Ma jeunesse

Toi, vraiment toi

C'était un dimanche, et j'ai décidé de faire un tour en ville à vélo. J'ai vu un homme pousser une charrette pleine à craquer, alors je suis descendu de vélo pour l'aider. « Vous vendez ça à la ferraille ? » lui ai-je demandé en l'aidant à pousser la charrette remplie de cartons recyclables. J'imagine qu'il les apporte à la ferraille de la rue d'à côté.

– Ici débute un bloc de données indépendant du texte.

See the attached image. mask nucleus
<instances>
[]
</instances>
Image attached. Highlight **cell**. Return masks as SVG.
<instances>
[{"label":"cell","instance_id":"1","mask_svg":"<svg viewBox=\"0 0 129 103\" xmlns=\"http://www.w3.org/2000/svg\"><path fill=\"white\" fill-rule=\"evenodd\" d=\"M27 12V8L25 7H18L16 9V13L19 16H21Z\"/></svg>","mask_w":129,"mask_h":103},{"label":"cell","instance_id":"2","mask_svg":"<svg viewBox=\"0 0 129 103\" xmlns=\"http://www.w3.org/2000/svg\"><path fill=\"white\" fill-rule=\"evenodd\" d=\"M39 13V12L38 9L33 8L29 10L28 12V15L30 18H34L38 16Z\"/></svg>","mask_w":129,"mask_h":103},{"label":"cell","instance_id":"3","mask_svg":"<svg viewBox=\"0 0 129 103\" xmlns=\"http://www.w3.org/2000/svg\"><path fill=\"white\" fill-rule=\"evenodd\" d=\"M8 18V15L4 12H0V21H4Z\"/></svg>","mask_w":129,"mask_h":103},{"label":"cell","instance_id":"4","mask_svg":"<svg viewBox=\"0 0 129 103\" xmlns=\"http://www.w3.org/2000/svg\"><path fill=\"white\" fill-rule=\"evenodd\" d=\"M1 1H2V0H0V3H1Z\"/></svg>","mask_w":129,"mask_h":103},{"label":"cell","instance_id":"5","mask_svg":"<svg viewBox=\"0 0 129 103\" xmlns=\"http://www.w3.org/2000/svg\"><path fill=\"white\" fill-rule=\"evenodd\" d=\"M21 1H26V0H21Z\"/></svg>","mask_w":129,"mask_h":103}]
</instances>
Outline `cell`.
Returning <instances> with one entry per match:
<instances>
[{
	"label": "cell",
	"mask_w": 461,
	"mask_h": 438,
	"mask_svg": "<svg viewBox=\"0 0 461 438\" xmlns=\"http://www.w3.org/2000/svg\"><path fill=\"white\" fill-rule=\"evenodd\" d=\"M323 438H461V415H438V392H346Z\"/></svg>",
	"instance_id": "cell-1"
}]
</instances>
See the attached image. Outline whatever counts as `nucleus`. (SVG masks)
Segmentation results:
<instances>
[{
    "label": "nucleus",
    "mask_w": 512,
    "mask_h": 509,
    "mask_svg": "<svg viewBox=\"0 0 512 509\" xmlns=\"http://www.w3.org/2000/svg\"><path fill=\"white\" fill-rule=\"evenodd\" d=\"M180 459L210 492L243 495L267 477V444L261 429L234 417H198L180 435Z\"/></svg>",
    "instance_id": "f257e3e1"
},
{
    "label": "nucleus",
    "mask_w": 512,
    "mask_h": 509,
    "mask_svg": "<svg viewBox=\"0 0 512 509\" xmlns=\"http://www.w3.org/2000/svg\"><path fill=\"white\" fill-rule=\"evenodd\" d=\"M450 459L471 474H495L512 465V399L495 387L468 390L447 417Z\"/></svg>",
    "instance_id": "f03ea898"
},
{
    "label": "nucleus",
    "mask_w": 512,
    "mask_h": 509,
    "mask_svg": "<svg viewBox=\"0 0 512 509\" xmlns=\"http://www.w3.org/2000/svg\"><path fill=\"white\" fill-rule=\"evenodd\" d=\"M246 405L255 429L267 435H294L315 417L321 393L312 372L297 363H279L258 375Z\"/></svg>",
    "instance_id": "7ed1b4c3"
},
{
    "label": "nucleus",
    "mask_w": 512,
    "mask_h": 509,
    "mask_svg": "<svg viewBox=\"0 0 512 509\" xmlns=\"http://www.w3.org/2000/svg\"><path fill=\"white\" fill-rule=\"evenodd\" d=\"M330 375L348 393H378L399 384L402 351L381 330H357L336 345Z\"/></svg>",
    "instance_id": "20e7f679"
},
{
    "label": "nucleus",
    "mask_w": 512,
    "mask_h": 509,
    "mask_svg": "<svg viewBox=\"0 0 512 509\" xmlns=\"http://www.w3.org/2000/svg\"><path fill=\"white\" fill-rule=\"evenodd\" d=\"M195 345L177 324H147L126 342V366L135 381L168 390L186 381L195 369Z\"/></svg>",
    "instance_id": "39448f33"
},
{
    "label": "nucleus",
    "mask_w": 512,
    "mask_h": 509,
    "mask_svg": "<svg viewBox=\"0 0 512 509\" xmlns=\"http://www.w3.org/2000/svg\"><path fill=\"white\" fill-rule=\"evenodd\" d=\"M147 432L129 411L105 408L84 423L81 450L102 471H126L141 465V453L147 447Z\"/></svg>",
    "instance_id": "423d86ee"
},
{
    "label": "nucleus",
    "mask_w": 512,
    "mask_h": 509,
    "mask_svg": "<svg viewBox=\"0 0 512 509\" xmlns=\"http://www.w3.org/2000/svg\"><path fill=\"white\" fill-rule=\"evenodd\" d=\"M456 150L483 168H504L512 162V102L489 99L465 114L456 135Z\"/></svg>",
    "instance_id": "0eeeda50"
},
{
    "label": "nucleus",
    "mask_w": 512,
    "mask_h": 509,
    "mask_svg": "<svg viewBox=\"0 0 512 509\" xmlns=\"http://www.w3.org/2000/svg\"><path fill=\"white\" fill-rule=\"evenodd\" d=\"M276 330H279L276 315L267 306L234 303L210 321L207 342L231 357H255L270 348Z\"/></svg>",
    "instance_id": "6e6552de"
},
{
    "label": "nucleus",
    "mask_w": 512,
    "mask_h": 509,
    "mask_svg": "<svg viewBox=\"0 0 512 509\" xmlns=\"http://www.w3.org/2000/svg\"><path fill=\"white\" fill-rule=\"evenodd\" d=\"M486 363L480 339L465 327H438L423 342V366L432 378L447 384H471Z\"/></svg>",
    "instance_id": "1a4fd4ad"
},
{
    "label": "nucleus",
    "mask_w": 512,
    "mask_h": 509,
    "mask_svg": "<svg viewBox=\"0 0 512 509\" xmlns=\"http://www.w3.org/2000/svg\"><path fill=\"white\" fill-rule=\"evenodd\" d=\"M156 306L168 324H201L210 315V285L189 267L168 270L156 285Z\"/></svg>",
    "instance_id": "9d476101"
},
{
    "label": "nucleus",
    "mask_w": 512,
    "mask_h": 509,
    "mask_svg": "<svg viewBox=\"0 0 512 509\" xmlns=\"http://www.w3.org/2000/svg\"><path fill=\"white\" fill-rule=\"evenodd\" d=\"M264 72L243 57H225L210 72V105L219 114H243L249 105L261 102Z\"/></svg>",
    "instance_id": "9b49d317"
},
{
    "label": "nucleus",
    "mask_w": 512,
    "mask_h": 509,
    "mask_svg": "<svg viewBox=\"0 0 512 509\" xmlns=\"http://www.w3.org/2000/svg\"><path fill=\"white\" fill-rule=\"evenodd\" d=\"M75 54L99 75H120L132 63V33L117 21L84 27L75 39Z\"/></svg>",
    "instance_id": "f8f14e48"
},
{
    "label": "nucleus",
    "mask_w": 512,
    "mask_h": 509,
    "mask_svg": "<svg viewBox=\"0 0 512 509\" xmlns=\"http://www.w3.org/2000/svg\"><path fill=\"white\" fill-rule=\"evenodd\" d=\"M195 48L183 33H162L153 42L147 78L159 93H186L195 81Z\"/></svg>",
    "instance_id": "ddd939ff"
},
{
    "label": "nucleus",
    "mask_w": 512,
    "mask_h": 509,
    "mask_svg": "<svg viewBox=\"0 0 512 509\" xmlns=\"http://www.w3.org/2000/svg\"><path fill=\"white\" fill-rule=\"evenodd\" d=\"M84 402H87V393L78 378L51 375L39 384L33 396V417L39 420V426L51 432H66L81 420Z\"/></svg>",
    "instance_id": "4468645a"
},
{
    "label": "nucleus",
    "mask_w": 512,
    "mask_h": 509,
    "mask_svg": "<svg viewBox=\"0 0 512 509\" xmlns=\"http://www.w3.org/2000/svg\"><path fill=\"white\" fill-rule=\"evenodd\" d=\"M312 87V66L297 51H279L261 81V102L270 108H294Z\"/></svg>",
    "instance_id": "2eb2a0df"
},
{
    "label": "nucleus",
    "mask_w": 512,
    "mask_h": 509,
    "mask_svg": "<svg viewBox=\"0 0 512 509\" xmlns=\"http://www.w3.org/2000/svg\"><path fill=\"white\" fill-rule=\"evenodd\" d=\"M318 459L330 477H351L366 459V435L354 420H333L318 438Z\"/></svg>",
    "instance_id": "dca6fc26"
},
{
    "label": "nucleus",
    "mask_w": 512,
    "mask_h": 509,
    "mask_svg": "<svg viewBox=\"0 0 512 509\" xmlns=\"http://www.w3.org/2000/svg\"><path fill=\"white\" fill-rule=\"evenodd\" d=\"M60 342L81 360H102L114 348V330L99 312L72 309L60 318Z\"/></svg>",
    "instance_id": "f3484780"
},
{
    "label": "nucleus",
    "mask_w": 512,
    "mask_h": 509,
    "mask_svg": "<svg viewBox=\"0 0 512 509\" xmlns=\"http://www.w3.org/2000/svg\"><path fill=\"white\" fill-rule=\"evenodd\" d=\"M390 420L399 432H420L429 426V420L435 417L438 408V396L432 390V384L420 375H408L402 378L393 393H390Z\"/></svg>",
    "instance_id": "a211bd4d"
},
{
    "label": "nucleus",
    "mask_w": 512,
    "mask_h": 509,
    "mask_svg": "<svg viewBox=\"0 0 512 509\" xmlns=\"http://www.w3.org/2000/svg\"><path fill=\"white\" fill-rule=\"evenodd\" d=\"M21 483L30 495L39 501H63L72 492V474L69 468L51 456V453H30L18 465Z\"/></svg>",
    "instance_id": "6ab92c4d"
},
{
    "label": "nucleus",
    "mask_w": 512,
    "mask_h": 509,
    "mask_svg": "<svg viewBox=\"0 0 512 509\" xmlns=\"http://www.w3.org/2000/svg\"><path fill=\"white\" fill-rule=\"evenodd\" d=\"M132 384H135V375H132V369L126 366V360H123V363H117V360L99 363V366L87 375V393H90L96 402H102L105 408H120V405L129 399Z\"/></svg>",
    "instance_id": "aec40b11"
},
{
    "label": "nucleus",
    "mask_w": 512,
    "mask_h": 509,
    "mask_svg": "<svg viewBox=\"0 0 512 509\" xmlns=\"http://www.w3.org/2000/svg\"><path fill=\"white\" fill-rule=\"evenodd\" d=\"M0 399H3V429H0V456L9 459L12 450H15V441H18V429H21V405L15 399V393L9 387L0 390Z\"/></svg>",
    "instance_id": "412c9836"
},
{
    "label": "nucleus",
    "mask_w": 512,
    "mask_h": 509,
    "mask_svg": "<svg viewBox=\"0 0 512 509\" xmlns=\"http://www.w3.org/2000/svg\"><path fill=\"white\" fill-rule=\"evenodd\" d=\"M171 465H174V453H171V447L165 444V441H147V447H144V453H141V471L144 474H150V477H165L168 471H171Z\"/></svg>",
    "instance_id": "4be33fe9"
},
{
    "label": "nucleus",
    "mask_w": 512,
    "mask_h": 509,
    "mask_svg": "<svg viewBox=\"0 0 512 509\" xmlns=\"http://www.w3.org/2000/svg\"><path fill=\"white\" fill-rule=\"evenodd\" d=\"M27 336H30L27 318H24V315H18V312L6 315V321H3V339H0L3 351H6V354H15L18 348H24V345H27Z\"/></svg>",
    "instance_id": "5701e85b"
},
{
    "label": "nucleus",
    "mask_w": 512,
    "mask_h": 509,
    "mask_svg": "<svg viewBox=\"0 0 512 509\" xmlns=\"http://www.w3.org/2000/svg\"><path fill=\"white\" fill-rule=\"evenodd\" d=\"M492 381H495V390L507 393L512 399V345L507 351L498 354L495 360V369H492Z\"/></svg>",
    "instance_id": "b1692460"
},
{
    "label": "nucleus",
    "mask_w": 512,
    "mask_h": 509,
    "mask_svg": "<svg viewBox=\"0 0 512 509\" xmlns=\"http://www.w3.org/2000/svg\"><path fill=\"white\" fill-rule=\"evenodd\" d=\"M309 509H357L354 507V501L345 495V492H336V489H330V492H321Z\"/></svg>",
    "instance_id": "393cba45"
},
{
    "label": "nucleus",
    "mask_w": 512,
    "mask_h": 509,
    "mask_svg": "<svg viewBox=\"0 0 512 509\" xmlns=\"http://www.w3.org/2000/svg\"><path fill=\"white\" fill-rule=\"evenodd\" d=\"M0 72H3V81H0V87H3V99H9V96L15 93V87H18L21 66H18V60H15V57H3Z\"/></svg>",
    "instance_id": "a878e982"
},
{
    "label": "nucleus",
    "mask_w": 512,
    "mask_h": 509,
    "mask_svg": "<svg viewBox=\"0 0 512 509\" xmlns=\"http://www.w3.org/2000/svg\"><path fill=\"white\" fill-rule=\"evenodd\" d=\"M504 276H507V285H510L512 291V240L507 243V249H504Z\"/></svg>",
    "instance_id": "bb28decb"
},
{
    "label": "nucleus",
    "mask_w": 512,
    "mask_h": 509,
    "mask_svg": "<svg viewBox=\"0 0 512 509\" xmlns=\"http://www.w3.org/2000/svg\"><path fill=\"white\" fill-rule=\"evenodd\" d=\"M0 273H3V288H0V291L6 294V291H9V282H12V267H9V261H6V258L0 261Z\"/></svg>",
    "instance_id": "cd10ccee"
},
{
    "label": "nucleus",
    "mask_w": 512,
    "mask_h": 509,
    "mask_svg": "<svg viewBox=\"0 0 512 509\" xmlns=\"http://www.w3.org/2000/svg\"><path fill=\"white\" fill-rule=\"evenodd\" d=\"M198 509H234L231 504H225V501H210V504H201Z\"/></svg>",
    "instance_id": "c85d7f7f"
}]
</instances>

« Oui », répondit-il. J’étais stupéfaite. La voix que j’entendais rarement, mais que j’ai immédiatement reconnue, c’était celle de JB. Je ne l’ai pas reconnu physiquement ; il portait simplement des pantoufles et sa chemise était toute poussiéreuse. « Merci », dit-il après que nous ayons dépassé la charrette sur la route principale. Je l’ai regardé marcher avec la charrette jusqu’à ce qu’il tourne à gauche et que je ne puisse plus le voir.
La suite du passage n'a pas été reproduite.